During his stint there, he was sent to cover the training camp of Jack Dempsey, and decided to ask Dempsey if he could spar with him, to get an idea of what it was like to be hit by the world heavyweight champion. The results were spectacular; Gallico was knocked out within two minutes. But he had his story, and from there his sports-writing career never looked back.
He became Sports Editor of the Daily News in 1923, and was given a daily sports column. He also invented and organised the Golden Gloves amateur boxing competition. During this part of his life, he was one of the most well-known sporting writers in America, and a minor celebrity. But he had always wanted to be a fiction writer, and was writing short stories and sports articles for magazines like Vanity Fair and the Saturday Evening Post. In 1936, he sold a short story to the movies for $5000, which gave him a stake. So he retired from sports writing, and went to live in Europe, to devote himself to writing. His first major book was Farewell to Sport, which as the title indicates, was his farewell to sports writing.

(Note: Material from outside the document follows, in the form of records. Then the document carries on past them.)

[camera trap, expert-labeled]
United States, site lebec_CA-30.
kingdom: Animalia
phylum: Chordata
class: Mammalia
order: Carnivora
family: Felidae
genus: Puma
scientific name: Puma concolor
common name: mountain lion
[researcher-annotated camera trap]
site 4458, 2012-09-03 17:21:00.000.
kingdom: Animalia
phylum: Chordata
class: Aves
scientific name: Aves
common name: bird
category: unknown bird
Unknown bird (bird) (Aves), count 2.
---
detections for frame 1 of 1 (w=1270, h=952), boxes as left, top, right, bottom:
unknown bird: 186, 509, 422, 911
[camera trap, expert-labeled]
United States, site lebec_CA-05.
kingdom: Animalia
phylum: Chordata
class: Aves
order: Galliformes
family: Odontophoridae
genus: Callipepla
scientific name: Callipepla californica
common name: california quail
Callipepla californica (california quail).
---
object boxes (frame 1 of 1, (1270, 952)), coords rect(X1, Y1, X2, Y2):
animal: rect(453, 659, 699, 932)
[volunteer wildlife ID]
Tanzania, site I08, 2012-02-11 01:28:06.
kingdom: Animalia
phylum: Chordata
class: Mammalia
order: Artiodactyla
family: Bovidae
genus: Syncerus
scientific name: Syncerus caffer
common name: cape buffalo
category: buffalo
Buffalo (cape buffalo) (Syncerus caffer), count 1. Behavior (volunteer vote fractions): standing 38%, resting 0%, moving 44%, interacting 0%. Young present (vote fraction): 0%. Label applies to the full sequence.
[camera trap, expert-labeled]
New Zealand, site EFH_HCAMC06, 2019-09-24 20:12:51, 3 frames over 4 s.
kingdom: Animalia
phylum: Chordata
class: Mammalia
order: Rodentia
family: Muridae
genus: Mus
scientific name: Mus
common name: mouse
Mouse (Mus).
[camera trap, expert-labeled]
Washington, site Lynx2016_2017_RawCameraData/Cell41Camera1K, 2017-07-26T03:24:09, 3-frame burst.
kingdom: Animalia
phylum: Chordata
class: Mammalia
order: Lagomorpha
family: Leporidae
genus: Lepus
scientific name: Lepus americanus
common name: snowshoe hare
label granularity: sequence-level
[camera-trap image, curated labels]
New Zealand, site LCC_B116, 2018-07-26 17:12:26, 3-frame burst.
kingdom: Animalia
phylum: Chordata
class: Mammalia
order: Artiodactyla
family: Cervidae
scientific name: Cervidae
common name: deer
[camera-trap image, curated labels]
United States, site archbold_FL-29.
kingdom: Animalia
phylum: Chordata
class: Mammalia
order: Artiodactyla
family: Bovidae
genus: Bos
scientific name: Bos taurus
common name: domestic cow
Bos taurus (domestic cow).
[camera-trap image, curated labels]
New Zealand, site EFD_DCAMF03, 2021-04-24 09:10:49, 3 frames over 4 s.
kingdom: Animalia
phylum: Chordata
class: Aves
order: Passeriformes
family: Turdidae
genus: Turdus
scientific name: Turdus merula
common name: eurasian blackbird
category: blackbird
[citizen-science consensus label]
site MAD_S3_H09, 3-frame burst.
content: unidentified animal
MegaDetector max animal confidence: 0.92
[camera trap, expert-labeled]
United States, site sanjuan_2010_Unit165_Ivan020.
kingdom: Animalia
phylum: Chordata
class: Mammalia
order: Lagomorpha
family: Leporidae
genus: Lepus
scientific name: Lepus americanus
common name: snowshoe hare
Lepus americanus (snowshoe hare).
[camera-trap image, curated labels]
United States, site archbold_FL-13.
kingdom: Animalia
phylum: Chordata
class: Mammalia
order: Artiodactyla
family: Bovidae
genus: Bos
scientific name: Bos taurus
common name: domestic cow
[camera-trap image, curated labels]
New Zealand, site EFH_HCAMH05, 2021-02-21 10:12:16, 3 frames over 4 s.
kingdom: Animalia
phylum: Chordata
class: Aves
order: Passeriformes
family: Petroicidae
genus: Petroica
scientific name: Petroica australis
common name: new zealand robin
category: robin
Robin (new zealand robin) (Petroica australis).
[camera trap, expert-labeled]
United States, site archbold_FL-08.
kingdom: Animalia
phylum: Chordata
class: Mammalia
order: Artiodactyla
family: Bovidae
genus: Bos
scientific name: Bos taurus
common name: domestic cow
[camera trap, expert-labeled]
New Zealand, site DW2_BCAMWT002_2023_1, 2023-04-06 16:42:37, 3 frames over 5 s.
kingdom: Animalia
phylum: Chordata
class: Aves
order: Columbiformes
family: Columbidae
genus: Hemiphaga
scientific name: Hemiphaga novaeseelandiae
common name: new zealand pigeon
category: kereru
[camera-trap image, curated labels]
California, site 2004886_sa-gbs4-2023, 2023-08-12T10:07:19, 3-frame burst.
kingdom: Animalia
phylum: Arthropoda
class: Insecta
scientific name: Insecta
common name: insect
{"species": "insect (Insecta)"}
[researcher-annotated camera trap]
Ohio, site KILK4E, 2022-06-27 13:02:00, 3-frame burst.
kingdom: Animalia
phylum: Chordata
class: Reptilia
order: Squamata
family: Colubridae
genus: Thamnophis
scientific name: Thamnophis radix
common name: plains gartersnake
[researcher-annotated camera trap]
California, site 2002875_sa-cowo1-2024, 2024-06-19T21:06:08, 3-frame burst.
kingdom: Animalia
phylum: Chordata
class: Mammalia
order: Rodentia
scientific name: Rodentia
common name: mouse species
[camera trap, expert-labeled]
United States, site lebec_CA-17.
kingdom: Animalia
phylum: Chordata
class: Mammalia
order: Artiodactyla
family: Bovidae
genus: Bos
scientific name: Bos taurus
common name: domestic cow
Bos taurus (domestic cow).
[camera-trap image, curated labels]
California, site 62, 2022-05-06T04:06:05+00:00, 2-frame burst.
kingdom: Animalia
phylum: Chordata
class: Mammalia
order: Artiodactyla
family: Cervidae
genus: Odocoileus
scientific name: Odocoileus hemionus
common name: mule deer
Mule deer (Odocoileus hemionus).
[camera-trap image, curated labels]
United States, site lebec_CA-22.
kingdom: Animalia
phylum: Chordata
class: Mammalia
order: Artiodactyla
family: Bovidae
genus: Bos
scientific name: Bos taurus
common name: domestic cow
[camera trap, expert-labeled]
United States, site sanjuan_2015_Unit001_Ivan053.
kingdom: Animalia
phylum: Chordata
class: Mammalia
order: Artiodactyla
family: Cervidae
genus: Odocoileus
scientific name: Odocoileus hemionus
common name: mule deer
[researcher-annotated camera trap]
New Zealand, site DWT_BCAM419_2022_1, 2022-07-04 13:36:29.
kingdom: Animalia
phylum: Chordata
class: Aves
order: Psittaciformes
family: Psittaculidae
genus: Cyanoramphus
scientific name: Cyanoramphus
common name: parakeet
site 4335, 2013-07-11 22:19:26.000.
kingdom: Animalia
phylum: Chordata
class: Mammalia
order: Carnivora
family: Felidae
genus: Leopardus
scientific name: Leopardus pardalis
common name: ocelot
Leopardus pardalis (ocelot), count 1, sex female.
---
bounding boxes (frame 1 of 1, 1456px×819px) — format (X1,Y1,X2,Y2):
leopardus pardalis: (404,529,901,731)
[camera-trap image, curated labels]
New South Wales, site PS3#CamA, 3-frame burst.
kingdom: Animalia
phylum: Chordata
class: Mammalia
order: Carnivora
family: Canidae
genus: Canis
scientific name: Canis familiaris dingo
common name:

Though his name was well-known in the United States, he was an unknown in the rest of the world. In 1941, the Snow Goose changed all that, and he became, if not a best-selling author by today's standards, a writer who was always in demand. Apart from a short spell as a war correspondent between 1943 and 1946, he was a full-time freelance writer for the rest of his life. He has lived all over the place, including England, Mexico, Lichtenstein and Monaco, and he lived in Antibes for the last years of his life.
He was a first-class fencer, and a keen deep-sea fisherman. He was married four times, and had several children.
He died in Antibes on 15th July, 1976, just short of his 79th birthday.